Authors
Aida Kostikova, Kristin Migdisi, Sara Szoc and Tom Vanallemeersch
Abstract
A well-known challenge of machine translation (MT) is accurately translating domain-specific terminology. While various methods have been suggested to address this challenge, they all come with limitations and increase the user’s dependence on a specific MT engine. Recently, large language models (LLMs) for various natural language processing tasks, including automated translation, have gained significant attention, urging the need to investigate the potential of these models for terminology translation.
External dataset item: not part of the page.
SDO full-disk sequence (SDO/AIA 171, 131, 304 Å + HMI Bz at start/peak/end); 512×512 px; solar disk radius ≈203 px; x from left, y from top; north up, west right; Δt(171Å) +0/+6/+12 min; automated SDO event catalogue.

Therefore, we compare ChatGPT, an LLM-based chatbot conversing with a user, to DeepL, an MT system converting sequences to sequences. We use both systems to perform translations with and without glossaries. We also combine both systems by post-editing MT output with the chatbot. Automated and manual evaluations indicate that the global translation quality of MT is better than or on par with that of the chatbot with a glossary, but that the latter system excels in terms of terminological accuracy when used for translation or for post-editing. While such post-editing avoids user dependence on a specific MT engine, it sometimes causes new translation issues, such as shifts in meaning, suggesting the need for future improvements. Our experiments focus on two language pairs, English-Russian and English-French, and on two domains (COVID-19 and legal documents).
This paper received the Best Paper Award at the TC45 conference.